WHAT YOU NEED TO DO
Each record that follows should be repeated exactly, minus any images.

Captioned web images
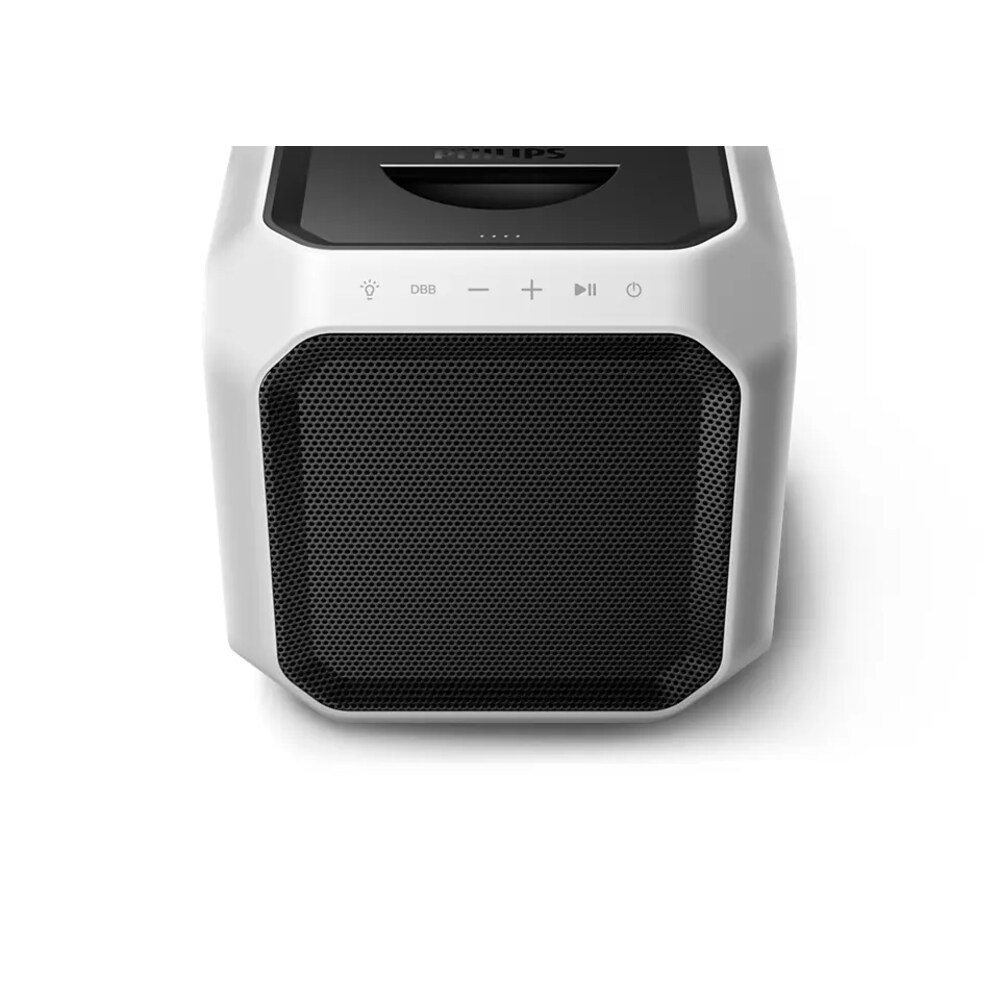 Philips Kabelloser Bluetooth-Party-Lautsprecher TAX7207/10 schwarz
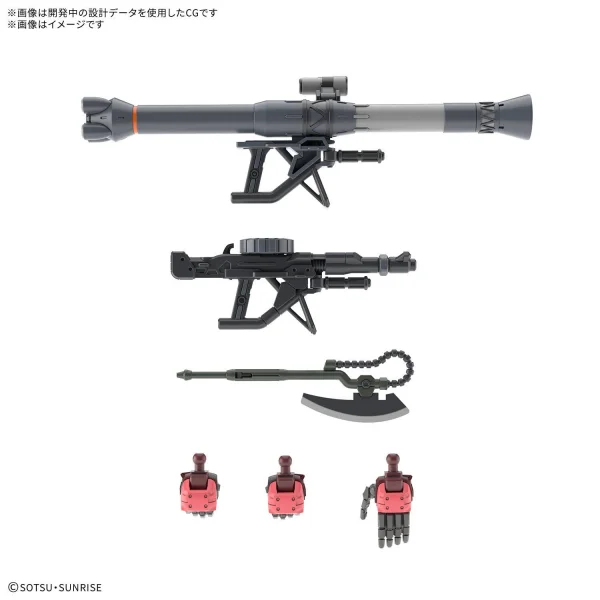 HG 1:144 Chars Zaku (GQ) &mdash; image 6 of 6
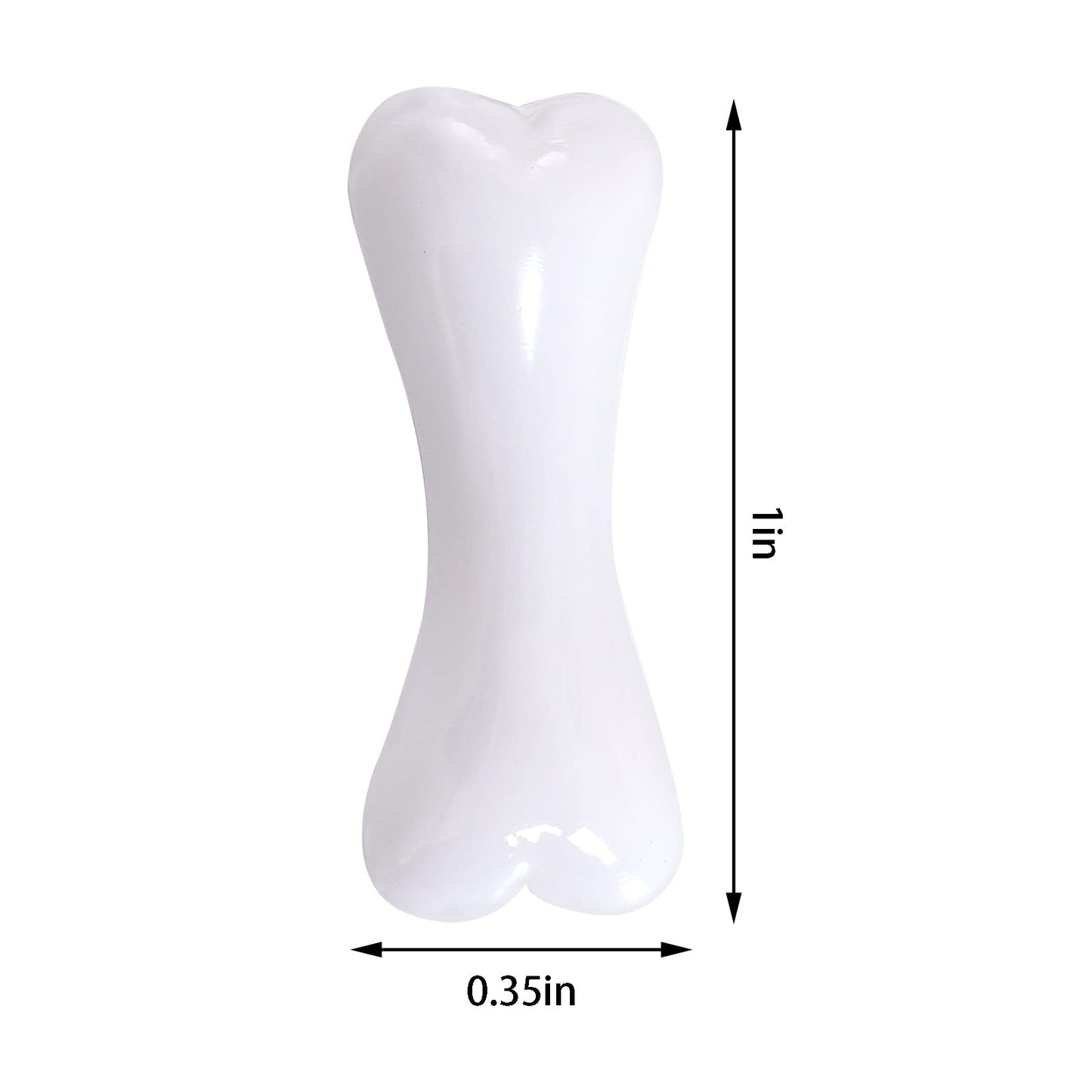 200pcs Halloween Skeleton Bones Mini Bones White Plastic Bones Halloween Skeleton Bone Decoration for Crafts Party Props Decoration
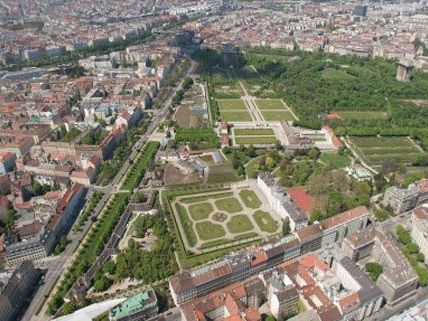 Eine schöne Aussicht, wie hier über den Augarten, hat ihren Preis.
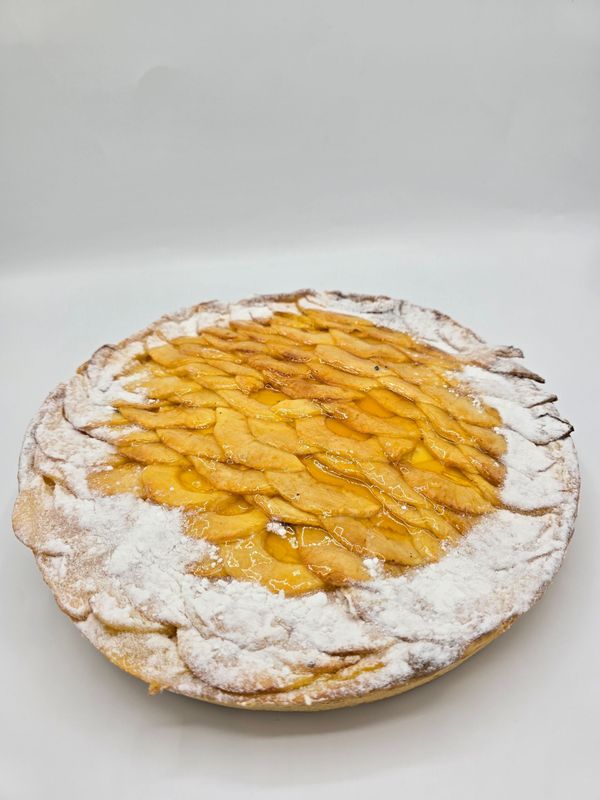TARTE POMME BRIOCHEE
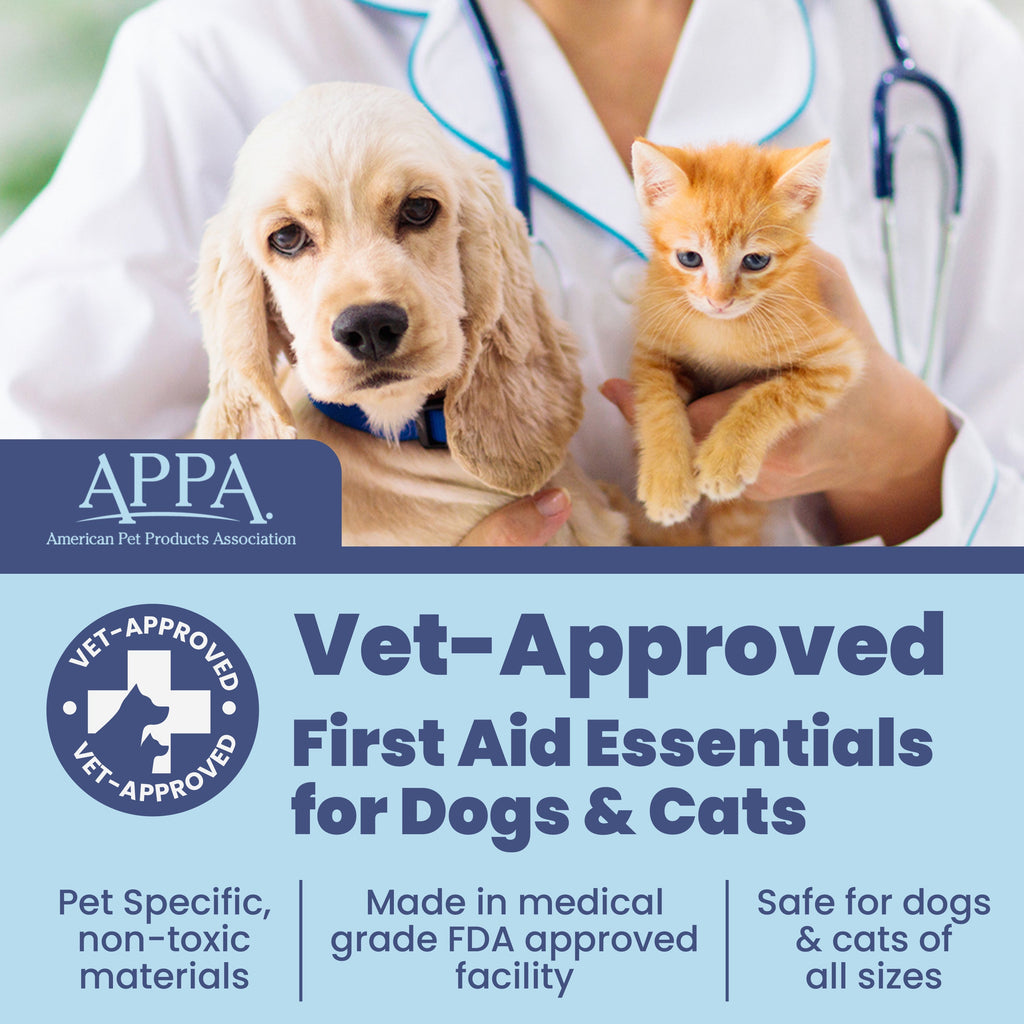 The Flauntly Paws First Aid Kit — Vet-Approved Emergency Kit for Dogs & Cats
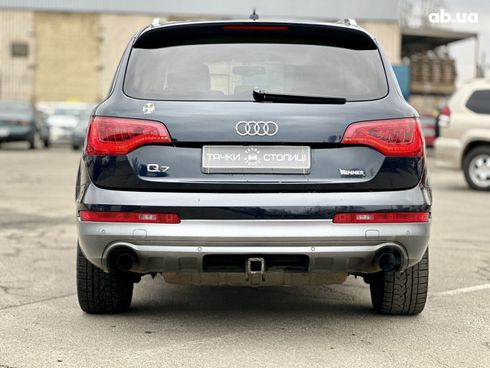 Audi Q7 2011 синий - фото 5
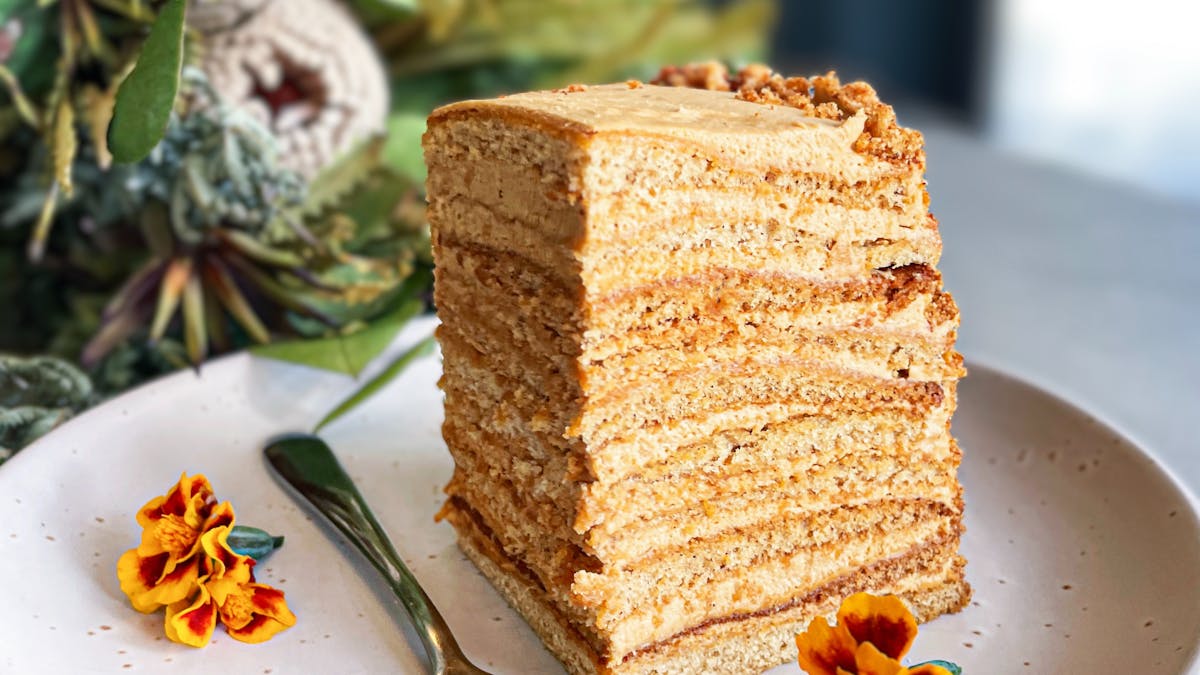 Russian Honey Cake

PROBLEM SOLUTION
 Philips Kabelloser Bluetooth-Party-Lautsprecher TAX7207/10 schwarz
 HG 1:144 Chars Zaku (GQ) &mdash; image 6 of 6
 200pcs Halloween Skeleton Bones Mini Bones White Plastic Bones Halloween Skeleton Bone Decoration for Crafts Party Props Decoration
 Eine schöne Aussicht, wie hier über den Augarten, hat ihren Preis.
TARTE POMME BRIOCHEE
 The Flauntly Paws First Aid Kit — Vet-Approved Emergency Kit for Dogs & Cats
 Audi Q7 2011 синий - фото 5
 Russian Honey Cake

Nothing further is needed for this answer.